Evitar al mal de montaña

Prevención del Mal de Montaña
No subir demasiado rápido demasiado alto en el caso de un ascenso a pie. 300 à 500m de desnivel por día, más allá de los 3 500 metros. No hacer esfuerzos físicos inútiles o desproporcionados, por ejemplo: no corra para ir a tomar fotos. Beber agua en cantidad suficiente. Es muy importante hidratarse regularmente y orinar, ya que el edema es un problema de retención de líquidos. No consuma somníferos que favorecen las pausas respiratorias durante el sueño, lo que agrava la hipoxia. No rechace el diagnóstico: la respuesta ventilatoria a la hipoxia está determinada genéticamente, es por ello que en un grupo algunas personas se aclimatan mejor que otras. Evitar el cocktail paracetamol-alcohol, la aspirina no tiene contraindicaciones.

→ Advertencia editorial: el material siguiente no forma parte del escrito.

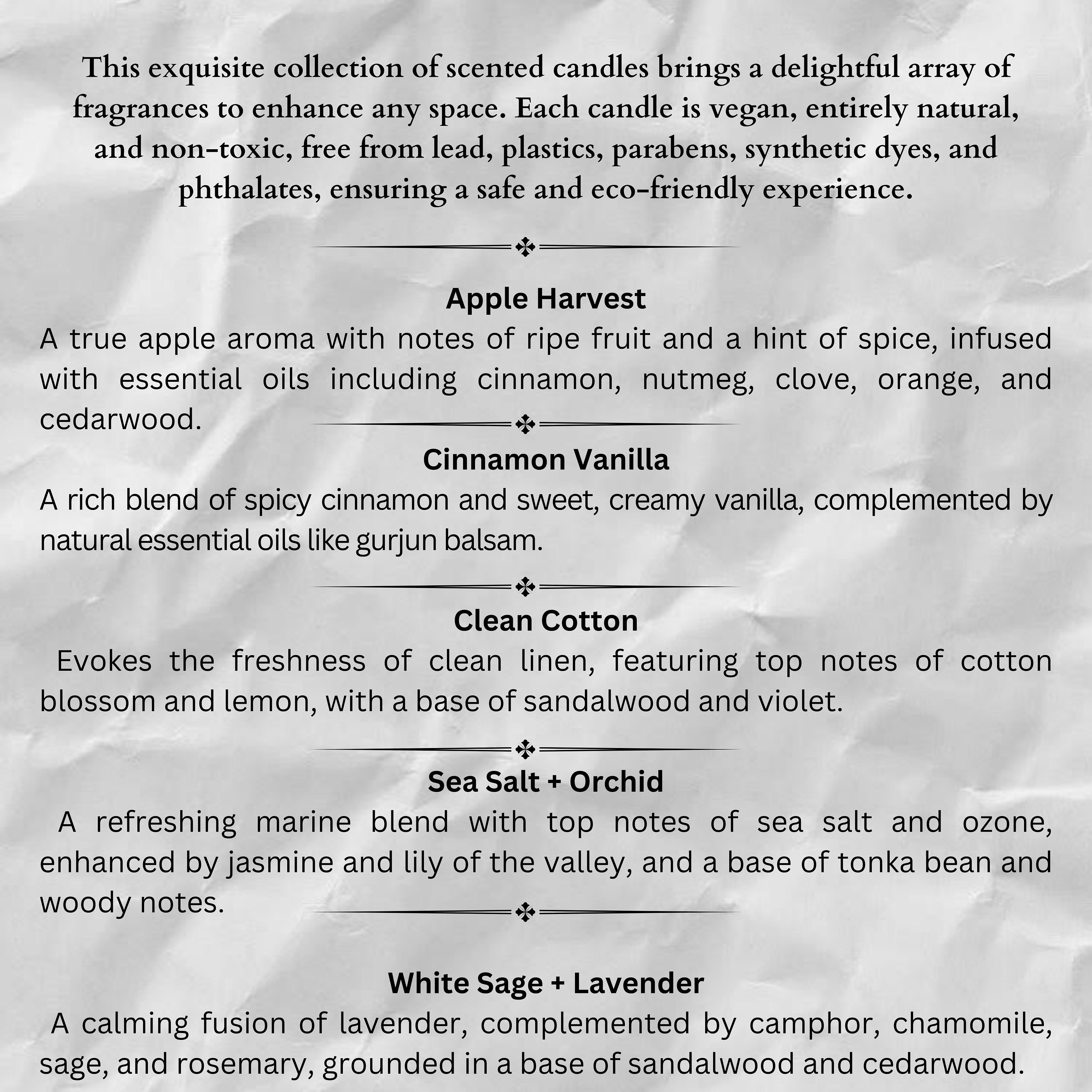 This exquisite collection of scented candles brings a delightful array of fragrances to enhance any space. Each candle is vegan, entirely natural, and non-toxic, free from lead, plastics, parabens, synthetic dyes, and phthalates, ensuring a safe and eco-friendly experience.

Apple Harvest
A true apple aroma with notes of ripe fruit and a hint of spice, infused with essential oils including cinnamon, nutmeg, clove, orange, and cedarwood.

Cinnamon Vanilla
A rich blend of spicy cinnamon and sweet, creamy vanilla, complemented by natural essential oils like gurjun balsam.

Clean Cotton
Evokes the freshness of clean linen, featuring top notes of cotton blossom and lemon, with a base of sandalwood and violet.

Sea Salt + Orchid
A refreshing marine blend with top notes of sea salt and ozone, enhanced by jasmine and lily of the valley, and a base of tonka bean and woody notes.

White Sage + Lavender
A calming fusion of lavender, complemented by camphor, chamomile, sage, and rosemary, grounded in a base of sandalwood and cedarwood.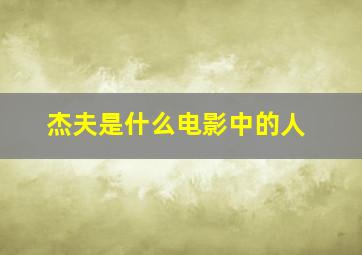 杰夫是什么电影中的人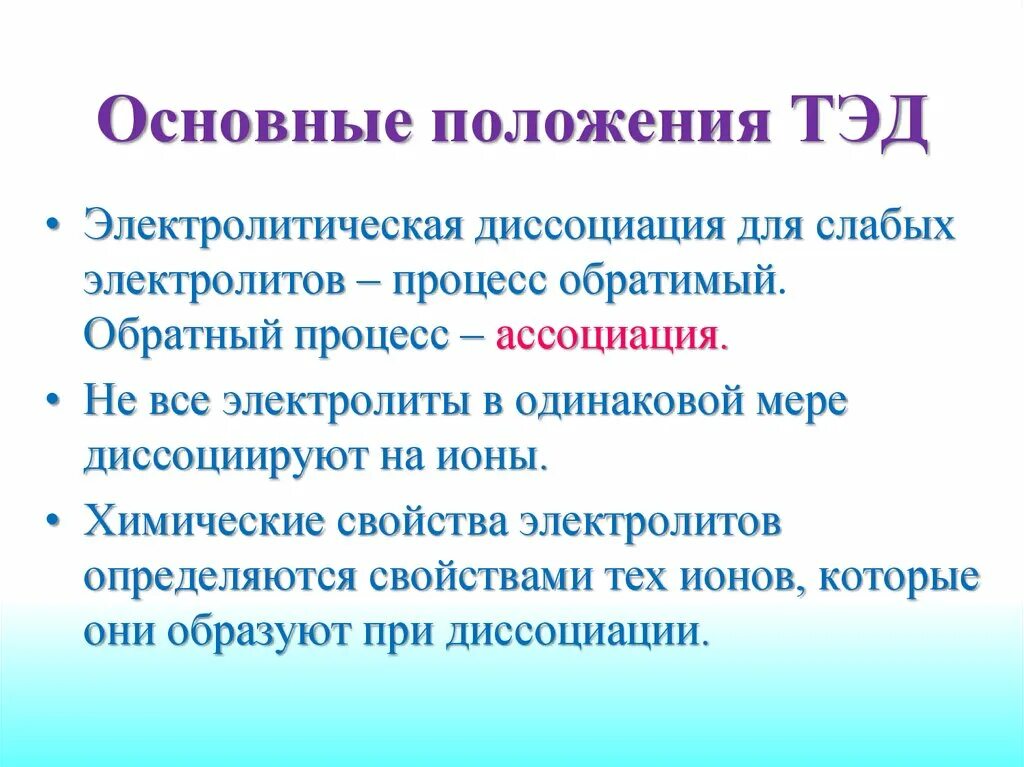 Основные положения ТЭД

• Электролитическая диссоциация для слабых электролитов – процесс обратимый. Обратный процесс – ассоциация.

• Не все электролиты в одинаковой мере диссоциируют на ионы.

• Химические свойства электролитов определяются свойствами тех ионов, которые они образуют при диссоциации.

Beber un té de coca, bebida a base de hojas de coca, es muy eficaz para combatir el “apunamiento” o mal de altura.

Tratamiento del mal de montaña
El descenso siempre es eficaz, con la condición de no esperar demasiado tiempo. Una toma de oxígeno durante algunos minutos permite, en general, una mejoría que hay que aprovechar para iniciar el descenso. La ingesta de oxígeno no es un estimulante, sólo permite descender en mejores condiciones. Para los síntomas más ligeros: aspirina y/o paracetamol, máximo 3 gr/día, acumulados o alternados.